Alors que beaucoup d’investisseurs fuient toujours le Royaume-Uni…

Nous pensons qu’énormément de mauvaises nouvelles sont déjà incluses dans les cours des sociétés britanniques actuellement.

Après avoir eu une vue négative sur les actions du Royaume-Uni pendant trois ans, nous sommes redevenus plus positifs envers certaines sociétés britanniques. Nous avons désormais une position « longue » sur les sociétés orientées sur le marché intérieur au Royaume-Uni.

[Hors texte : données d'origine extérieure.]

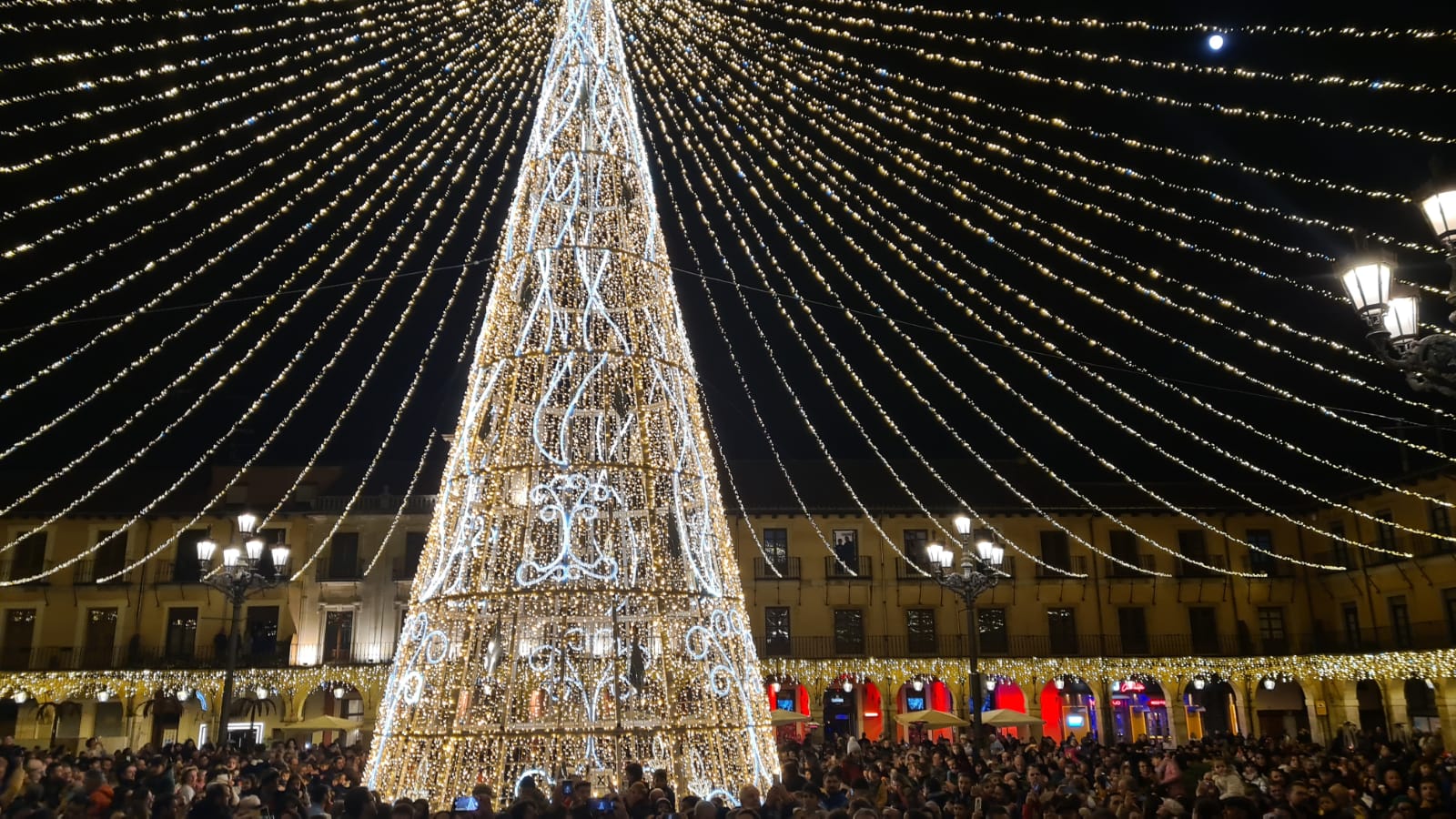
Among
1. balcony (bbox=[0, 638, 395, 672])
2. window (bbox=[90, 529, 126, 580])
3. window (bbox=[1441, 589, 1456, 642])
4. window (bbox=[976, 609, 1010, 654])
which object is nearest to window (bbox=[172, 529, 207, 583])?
window (bbox=[90, 529, 126, 580])

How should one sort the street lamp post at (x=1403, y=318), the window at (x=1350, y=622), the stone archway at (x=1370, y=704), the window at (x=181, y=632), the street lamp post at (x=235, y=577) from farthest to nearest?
the window at (x=1350, y=622) → the window at (x=181, y=632) → the stone archway at (x=1370, y=704) → the street lamp post at (x=235, y=577) → the street lamp post at (x=1403, y=318)

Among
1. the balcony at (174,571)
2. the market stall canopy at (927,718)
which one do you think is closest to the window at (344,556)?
the balcony at (174,571)

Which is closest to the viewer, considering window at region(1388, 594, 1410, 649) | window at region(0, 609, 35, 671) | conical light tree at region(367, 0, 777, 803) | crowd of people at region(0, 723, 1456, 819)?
crowd of people at region(0, 723, 1456, 819)

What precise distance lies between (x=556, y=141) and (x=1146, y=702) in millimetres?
29096

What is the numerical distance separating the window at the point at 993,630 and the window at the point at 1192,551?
5744 mm

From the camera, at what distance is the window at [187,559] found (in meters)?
30.9

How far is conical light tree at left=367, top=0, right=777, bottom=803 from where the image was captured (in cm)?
929

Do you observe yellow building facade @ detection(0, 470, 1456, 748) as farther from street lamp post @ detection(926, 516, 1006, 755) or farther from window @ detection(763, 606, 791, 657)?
street lamp post @ detection(926, 516, 1006, 755)

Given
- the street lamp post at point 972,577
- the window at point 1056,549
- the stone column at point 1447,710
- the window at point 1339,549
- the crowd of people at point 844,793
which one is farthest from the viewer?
the window at point 1056,549

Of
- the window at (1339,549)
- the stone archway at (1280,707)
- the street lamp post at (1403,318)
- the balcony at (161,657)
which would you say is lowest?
the stone archway at (1280,707)

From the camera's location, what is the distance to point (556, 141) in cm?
1045

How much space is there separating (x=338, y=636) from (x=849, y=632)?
14866 millimetres

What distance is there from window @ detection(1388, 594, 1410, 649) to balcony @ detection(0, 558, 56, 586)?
37.2 m

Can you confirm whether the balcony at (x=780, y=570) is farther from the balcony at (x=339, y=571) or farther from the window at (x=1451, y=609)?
the window at (x=1451, y=609)
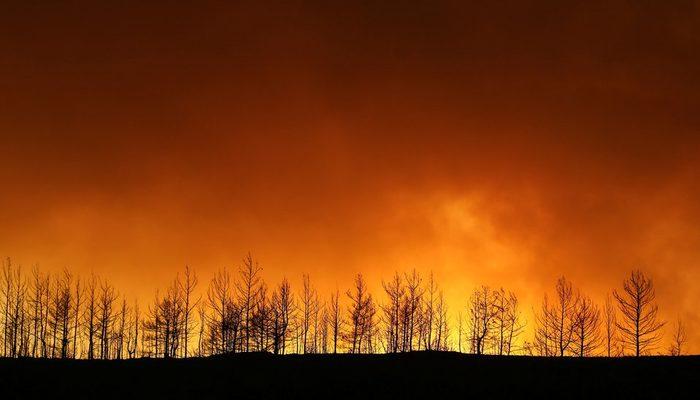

Dans quels secteurs plus précisément?

Des sociétés d’assurances telles que Legal & General ou Aviva nous paraissent par exemple particulièrement bon marché actuellement. Ou alors dans l’immobilier avec des sociétés comme le promoteur immobilier résidentiel Bellway ou l’entreprise de construction Taylor Wimpey. Ces sociétés ont une faible exposition sur le marché londonien et proposent aussi des logements destinés aux personnes avec des revenus modestes. Ces sociétés disposent de bilans solides, un faible endettement et elles offrent des dividendes attrayants.

L’économie américaine
s’approche d’une fin de cycle.
Quels secteurs évitez-vous au contraire?

Jusqu’ici, nous avions des positions «longues» concernant les grandes capitalisations américaines. Nous sommes passés à une position «short» sur ces titres. Jusqu’à l’an dernier, la plupart des changements politiques opérés aux Etats-Unis avaient été plutôt «pro-business». Le gouvernement avait mis en place des mesures visant à rapatrier aux Etats-Unis le cash offshore conservé à l’étranger par les grandes entreprises américaines. Cet impact tend maintenant à s’affaiblir. L’effet des réductions d’impôts accordées aux entreprises s’estompe. Plus généralement, l’économie américaine s’approche d’une fin de cycle. En outre, après une longue période de faiblesse du dollar qui a duré jusqu’au début de 2018, le billet vert s’est à nouveau renforcé.

Investissez-vous aussi dans des sociétés suisses?

Nestlé et Roche font partie de nos positions «longues». Il s’agit d’entreprises de grande qualité avec des caractéristiques défensives.

Elles s’inscrivent bien dans un scénario où les défensives regagneront en attrait.